To determine the expected long-term rate of return on pension plan assets, Sony considers the current and
expected asset allocations, as well as historical and expected long-term rates of return on various categories of
pension plan assets. Sony’s pension investment policy recognizes the expected growth and the variability risk
associated with the long-term nature of pension liabilities, the returns and risks of diversification across asset
classes, and the correlation among assets. The asset allocations are designed to maximize returns consistent with
levels of liquidity and investment risk that are considered prudent and reasonable. While the pension investment
policy gives appropriate consideration to recent market performance and historical returns, the investment
assumptions utilized by Sony are designed to achieve a long-term return consistent with the long-term nature of
the corresponding pension liabilities. For Japanese pension plans, the expected long-term rate of return on
pension plan assets was 3.0 percent as of March 31, 2015 and 2016. The actual return on pension plan assets for
the fiscal years ended March 31, 2015 and 2016 was an 11.4 percent gain and an 1.3 percent loss, respectively.

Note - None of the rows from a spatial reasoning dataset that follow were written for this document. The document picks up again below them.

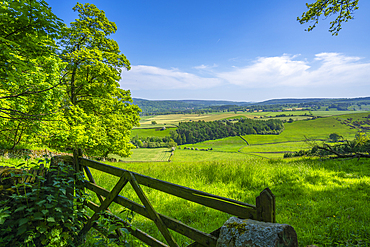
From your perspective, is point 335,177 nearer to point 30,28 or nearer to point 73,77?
point 30,28

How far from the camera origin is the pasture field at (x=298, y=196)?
407 centimetres

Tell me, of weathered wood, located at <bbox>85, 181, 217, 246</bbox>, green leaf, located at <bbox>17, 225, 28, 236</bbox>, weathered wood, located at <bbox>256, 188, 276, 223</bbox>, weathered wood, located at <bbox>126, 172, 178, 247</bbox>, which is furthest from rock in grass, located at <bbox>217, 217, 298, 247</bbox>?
green leaf, located at <bbox>17, 225, 28, 236</bbox>

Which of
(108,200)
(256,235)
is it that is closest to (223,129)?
(108,200)

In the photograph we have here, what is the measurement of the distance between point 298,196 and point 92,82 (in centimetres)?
1597

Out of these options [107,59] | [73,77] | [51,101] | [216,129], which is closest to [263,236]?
[51,101]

The difference between the expected and the actual rate of return on pension plan assets was primarily due to the
negative performance especially in the global equity markets throughout the fiscal year ended March 31, 2016
and the depreciation of foreign currency-denominated assets reflecting the increase in the strength of the yen.

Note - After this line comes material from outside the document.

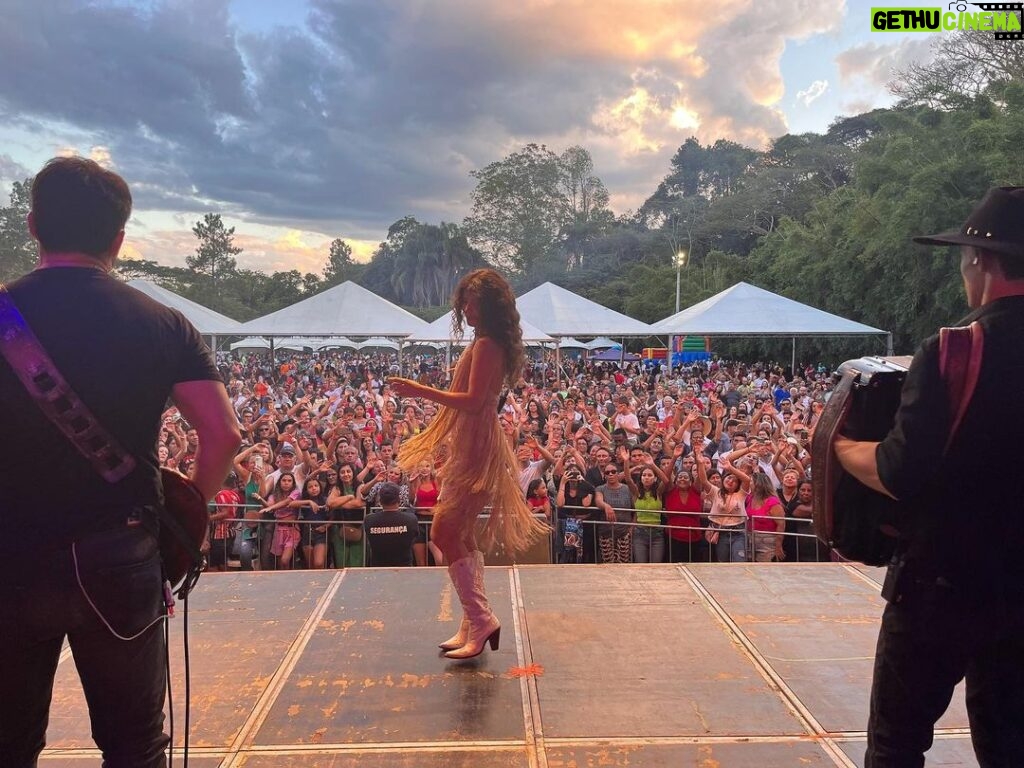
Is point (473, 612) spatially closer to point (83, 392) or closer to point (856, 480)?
point (856, 480)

Actual results that differ from the expected return on pension plan assets are accumulated and amortized as a
component of pension costs over the average future service period, thereby reducing the year-to-year volatility in
pension costs. As of March 31, 2015 and 2016, Sony had, with respect to Japanese pension plans, net actuarial
losses of 218.5 billion yen and 389.3 billion yen, respectively, including losses related to pension plan assets. For
the fiscal year ended March 31, 2016, the net actuarial loss increased due to the decline in the discount rate used
to determine the defined benefit obligation, as compared to the prior fiscal year’s rate, and the lower actual return
on pension plan assets than expected.
The following table illustrates the effect on the fiscal year ending March 31, 2017 of changes in the discount
rate and the expected return on pension plan assets, while holding all other assumptions as of March 31, 2016
constant, for Japanese pension plans.
Change in assumption
Projected benefit
obligations
Pension
costs Net income
(Yen in billions)
25 basis point increase / decrease in discount rate -/+41.5 -/+1.9 +/-1.3
25 basis point increase / decrease in expected long-term rate of return on
pension plan assets -/+1.7 +/-1.1
Deferred tax asset valuation
Carrying amounts of deferred tax assets require a reduction by a valuation allowance if, based on the
available evidence, it is more likely than not that such assets will not be realized prior to expiration. Accordingly,
the need to establish a valuation allowance for deferred tax assets is assessed periodically with appropriate
consideration given to all positive and negative evidence related to the realization of the deferred tax assets.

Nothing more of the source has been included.